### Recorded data
....
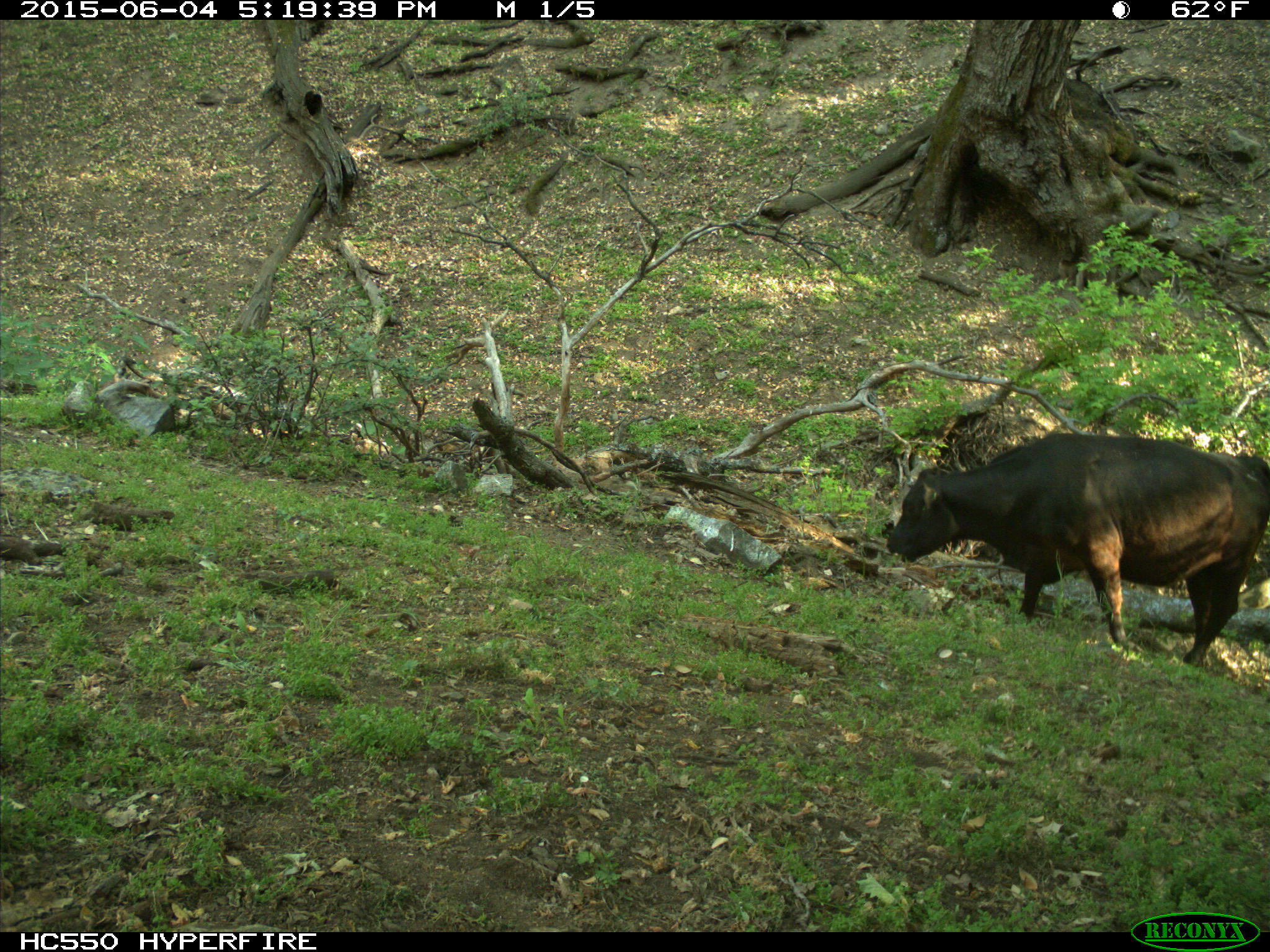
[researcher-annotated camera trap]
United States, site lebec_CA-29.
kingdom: Animalia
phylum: Chordata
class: Mammalia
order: Artiodactyla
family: Bovidae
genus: Bos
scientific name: Bos taurus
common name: domestic cow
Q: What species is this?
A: Bos taurus (domestic cow).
....
### Instructions for the task
The output must match the records word for word, except that no pictures appear.

### Problem solution
[researcher-annotated camera trap]
United States, site lebec_CA-29.
kingdom: Animalia
phylum: Chordata
class: Mammalia
order: Artiodactyla
family: Bovidae
genus: Bos
scientific name: Bos taurus
common name: domestic cow
Q: What species is this?
A: Bos taurus (domestic cow).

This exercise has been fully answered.